» **Exercise instructions**:
The required answer is each line in the entries below where "Mustela" occurs.

********

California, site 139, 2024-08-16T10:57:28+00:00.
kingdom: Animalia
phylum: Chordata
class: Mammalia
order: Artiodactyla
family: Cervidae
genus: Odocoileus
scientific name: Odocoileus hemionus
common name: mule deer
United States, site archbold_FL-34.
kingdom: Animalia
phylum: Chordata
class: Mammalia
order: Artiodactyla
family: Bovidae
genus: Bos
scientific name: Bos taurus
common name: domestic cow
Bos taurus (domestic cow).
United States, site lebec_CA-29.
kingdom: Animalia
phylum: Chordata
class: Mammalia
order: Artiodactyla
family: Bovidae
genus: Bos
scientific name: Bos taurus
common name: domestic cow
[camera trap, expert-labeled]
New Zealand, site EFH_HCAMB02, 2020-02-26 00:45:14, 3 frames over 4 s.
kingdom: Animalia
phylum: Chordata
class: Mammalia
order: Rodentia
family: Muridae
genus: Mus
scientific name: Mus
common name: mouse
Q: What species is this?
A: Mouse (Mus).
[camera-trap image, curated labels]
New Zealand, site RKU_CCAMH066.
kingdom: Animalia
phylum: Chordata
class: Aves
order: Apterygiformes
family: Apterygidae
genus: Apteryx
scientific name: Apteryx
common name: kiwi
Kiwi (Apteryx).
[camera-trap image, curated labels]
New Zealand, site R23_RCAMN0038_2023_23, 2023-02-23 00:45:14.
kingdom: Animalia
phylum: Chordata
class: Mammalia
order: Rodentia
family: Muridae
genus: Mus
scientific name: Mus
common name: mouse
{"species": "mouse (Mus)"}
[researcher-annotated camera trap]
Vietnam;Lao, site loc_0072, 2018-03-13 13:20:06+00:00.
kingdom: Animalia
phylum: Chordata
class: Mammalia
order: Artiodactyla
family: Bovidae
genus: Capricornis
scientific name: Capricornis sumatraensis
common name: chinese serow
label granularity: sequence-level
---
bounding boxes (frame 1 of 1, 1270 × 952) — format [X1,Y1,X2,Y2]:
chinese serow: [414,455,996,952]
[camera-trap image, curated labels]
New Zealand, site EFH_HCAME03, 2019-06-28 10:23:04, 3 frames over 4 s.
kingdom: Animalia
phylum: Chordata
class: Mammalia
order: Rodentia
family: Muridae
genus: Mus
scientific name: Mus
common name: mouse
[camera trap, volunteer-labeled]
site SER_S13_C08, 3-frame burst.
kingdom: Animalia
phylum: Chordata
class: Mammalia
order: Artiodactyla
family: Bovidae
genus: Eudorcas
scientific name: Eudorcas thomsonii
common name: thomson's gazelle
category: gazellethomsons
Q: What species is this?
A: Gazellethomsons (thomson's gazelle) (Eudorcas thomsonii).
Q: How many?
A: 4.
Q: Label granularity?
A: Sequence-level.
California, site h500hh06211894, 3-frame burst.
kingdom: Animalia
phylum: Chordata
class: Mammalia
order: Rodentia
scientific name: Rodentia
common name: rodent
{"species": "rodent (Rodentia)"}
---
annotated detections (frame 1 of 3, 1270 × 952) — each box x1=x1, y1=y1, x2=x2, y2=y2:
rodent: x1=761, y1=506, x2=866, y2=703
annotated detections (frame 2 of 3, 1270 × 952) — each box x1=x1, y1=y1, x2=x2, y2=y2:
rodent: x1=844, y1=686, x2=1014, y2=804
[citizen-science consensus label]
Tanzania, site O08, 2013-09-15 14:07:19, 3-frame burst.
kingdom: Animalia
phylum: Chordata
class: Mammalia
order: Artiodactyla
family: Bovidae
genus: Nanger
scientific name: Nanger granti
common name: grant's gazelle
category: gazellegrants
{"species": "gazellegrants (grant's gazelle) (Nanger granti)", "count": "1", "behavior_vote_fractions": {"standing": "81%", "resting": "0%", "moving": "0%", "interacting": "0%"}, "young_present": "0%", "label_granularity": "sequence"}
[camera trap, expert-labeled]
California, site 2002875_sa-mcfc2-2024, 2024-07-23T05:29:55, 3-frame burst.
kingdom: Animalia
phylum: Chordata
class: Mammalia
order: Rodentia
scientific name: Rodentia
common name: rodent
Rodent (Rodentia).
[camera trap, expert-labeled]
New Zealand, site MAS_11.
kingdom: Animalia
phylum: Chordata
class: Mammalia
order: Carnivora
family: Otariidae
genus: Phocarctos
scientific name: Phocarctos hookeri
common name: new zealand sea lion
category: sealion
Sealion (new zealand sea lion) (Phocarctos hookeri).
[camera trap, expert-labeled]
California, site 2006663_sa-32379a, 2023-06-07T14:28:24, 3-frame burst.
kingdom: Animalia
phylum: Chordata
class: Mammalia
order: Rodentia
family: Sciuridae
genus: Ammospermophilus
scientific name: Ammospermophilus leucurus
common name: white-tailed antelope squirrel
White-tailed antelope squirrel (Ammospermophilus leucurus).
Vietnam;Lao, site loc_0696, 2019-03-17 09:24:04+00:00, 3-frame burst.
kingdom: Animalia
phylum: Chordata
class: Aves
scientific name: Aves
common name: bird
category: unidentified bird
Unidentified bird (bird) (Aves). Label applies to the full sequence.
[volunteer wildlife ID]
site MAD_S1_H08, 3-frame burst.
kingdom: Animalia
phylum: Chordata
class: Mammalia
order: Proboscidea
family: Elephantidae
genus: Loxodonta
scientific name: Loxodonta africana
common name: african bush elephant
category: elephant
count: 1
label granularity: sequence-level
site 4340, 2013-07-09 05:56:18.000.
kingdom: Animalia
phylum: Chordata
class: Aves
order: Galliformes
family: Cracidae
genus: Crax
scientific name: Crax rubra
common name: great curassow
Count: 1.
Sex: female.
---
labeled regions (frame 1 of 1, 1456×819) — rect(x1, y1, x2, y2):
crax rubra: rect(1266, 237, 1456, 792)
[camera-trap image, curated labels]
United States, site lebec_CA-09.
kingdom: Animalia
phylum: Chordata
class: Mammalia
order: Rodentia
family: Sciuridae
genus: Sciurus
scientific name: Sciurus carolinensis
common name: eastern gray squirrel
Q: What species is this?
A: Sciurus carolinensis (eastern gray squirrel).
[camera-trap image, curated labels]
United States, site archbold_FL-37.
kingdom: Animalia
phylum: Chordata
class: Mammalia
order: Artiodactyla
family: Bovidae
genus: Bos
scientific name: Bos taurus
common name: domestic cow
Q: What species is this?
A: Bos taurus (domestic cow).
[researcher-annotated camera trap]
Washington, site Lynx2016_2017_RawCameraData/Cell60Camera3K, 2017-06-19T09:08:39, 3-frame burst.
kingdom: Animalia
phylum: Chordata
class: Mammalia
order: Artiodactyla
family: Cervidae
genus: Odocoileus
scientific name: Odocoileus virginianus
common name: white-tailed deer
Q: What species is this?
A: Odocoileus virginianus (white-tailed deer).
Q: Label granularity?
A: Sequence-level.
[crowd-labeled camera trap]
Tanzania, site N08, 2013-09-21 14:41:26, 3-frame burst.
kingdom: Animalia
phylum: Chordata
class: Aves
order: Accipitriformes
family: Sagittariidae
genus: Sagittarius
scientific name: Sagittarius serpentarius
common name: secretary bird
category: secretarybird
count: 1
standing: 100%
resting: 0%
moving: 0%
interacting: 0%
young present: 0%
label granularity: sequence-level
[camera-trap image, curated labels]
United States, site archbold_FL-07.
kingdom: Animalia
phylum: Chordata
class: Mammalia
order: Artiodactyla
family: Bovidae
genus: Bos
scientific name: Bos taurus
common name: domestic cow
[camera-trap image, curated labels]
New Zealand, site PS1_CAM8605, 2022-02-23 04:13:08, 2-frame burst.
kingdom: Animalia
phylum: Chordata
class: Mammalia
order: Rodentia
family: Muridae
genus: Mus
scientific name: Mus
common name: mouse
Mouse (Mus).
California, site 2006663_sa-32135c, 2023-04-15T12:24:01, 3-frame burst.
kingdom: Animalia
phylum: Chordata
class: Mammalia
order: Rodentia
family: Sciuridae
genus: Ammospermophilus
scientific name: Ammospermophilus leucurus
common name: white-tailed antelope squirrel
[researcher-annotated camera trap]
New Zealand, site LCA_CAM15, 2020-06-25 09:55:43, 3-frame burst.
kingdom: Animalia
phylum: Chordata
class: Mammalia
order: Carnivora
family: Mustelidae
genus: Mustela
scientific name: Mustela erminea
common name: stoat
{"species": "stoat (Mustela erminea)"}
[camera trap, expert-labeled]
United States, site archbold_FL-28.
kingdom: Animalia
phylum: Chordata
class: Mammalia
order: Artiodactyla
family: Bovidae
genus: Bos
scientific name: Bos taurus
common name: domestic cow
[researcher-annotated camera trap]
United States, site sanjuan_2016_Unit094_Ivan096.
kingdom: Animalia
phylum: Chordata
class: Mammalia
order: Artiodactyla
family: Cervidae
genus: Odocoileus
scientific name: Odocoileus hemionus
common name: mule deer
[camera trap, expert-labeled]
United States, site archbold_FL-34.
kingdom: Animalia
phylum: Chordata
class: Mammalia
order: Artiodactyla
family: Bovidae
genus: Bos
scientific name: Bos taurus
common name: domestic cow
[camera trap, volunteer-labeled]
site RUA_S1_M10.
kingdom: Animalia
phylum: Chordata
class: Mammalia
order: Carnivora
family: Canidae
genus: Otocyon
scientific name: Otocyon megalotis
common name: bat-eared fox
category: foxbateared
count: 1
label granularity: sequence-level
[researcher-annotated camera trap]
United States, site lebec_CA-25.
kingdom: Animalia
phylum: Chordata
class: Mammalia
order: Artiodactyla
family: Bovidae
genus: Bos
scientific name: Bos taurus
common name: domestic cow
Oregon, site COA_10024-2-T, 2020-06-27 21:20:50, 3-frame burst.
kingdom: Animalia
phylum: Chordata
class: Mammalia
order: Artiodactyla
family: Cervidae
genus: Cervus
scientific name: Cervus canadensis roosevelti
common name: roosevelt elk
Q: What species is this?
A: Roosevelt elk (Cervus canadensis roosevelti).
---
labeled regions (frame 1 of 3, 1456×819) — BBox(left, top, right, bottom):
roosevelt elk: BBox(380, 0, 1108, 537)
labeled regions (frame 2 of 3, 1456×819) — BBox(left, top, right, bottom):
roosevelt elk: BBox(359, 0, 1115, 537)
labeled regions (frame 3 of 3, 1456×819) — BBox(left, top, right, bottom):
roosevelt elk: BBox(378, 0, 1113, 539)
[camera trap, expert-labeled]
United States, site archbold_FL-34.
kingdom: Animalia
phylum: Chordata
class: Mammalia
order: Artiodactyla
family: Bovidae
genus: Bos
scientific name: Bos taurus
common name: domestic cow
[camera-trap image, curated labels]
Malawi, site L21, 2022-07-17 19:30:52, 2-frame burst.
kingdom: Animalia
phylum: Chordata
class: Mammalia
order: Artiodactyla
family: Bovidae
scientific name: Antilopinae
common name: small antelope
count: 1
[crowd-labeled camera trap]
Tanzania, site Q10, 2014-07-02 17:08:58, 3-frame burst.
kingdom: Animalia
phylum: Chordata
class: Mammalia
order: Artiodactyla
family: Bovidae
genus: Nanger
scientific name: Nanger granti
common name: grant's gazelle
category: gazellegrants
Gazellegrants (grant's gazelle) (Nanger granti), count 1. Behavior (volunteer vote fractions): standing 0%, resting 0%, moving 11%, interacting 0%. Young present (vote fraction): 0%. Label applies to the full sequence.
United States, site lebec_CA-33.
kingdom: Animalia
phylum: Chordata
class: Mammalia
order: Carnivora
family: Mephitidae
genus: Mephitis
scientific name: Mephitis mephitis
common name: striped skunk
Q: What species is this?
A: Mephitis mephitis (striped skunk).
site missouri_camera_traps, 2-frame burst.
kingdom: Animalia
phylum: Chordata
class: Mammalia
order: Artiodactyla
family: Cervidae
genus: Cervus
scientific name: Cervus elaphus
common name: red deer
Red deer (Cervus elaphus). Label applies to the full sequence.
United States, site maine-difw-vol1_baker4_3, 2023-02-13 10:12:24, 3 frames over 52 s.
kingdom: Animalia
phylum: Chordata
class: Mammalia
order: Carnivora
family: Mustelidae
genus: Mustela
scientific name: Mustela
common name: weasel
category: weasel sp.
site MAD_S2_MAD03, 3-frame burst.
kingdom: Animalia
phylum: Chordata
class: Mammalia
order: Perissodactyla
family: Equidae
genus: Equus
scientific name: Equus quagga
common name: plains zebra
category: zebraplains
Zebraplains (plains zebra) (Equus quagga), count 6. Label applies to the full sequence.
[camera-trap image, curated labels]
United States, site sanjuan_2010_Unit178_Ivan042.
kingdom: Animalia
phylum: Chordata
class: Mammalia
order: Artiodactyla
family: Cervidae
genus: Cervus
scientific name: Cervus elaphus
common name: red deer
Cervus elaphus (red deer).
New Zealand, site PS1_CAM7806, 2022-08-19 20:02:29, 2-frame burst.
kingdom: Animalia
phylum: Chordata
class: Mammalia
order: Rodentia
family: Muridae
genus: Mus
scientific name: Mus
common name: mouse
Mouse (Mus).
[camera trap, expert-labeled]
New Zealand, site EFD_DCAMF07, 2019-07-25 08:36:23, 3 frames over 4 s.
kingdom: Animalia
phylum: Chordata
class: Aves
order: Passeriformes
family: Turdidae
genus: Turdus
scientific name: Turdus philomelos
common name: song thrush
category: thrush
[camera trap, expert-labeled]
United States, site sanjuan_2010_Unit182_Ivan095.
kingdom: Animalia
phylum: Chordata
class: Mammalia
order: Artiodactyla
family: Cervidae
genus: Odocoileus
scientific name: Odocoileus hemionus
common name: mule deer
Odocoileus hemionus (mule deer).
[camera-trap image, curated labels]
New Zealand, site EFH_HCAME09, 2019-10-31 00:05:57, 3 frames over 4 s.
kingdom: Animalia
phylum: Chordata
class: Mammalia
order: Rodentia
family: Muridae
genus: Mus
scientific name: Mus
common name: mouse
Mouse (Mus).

********

» **Written answer**:
genus: Mustela
scientific name: Mustela erminea
{"species": "stoat (Mustela erminea)"}
genus: Mustela
scientific name: Mustela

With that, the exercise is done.